Abu Hussain Md Moinul Ahsan echoed the urgency, noting that every week of delay adds hundreds more preventable infections. He said the ministry is requesting additional funding for vaccine procurement and cold-chain equipment to sustain the response through the monsoon season when respiratory illnesses typically rise.
Local non-governmental organizations have mobilized volunteers to support surveillance and referral of severe cases. These groups report that many parents only seek care after complications appear, underscoring the need for earlier detection at the community level.
The outbreak has drawn attention to broader weaknesses in primary healthcare delivery exposed since 2024. Routine services such as growth monitoring and nutrition counseling were deprioritized during the transition, leaving children more susceptible to severe measles outcomes.
Despite the grim numbers, some districts have begun to stabilize after intensive vaccination drives. Officials point to localized successes where coverage was restored above 80 percent within weeks, showing that rapid action can still bend the epidemic curve.

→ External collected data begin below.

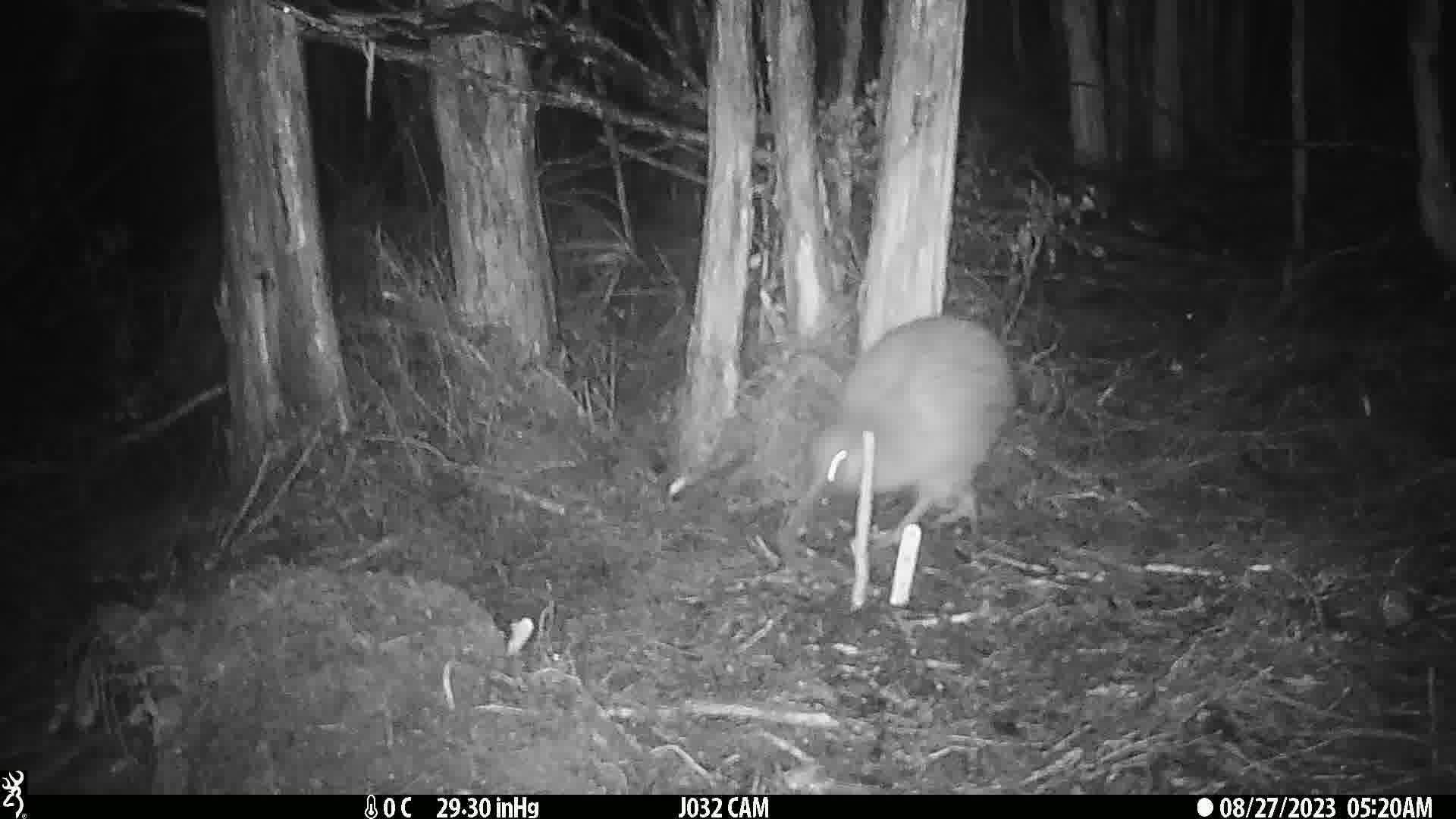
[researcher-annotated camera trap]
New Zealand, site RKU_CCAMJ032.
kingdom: Animalia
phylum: Chordata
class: Aves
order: Apterygiformes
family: Apterygidae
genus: Apteryx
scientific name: Apteryx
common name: kiwi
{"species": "kiwi (Apteryx)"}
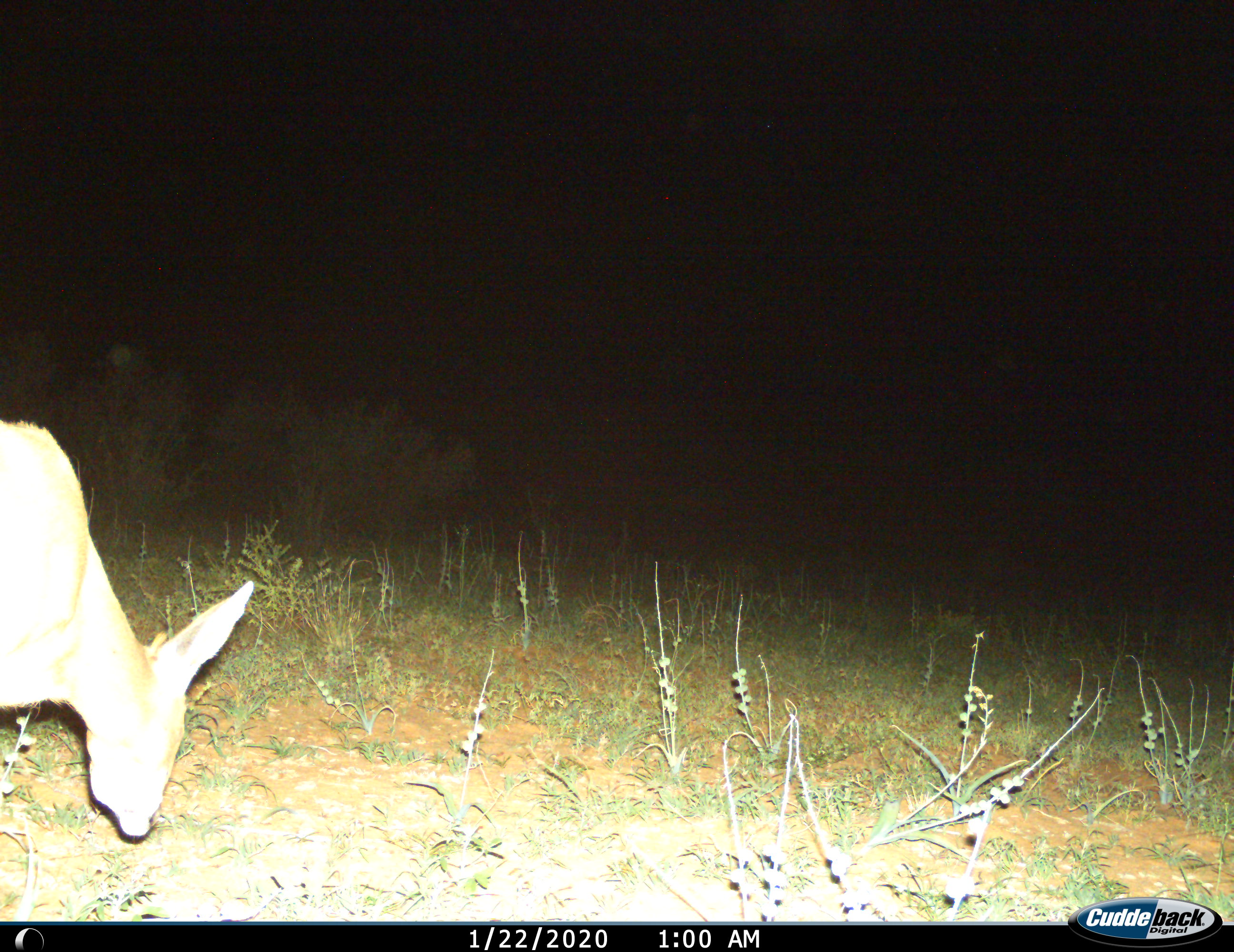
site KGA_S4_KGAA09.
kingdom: Animalia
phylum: Chordata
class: Mammalia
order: Artiodactyla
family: Bovidae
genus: Raphicerus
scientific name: Raphicerus campestris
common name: steenbok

Parents who lost children to measles describe profound grief compounded by the knowledge that the disease is preventable. Their accounts underscore the human cost behind each daily statistic reported from district hospitals.
Health authorities continue to urge families to complete the two-dose measles vaccine schedule even if children received one dose previously. Catch-up immunization remains the only proven way to close the immunity gaps fueling the current surge.
As May progresses, the focus remains on scaling up both vaccination and supportive care. The 1,115 cases recorded on May 13 serve as a stark reminder that the window for decisive intervention is narrowing with each passing day.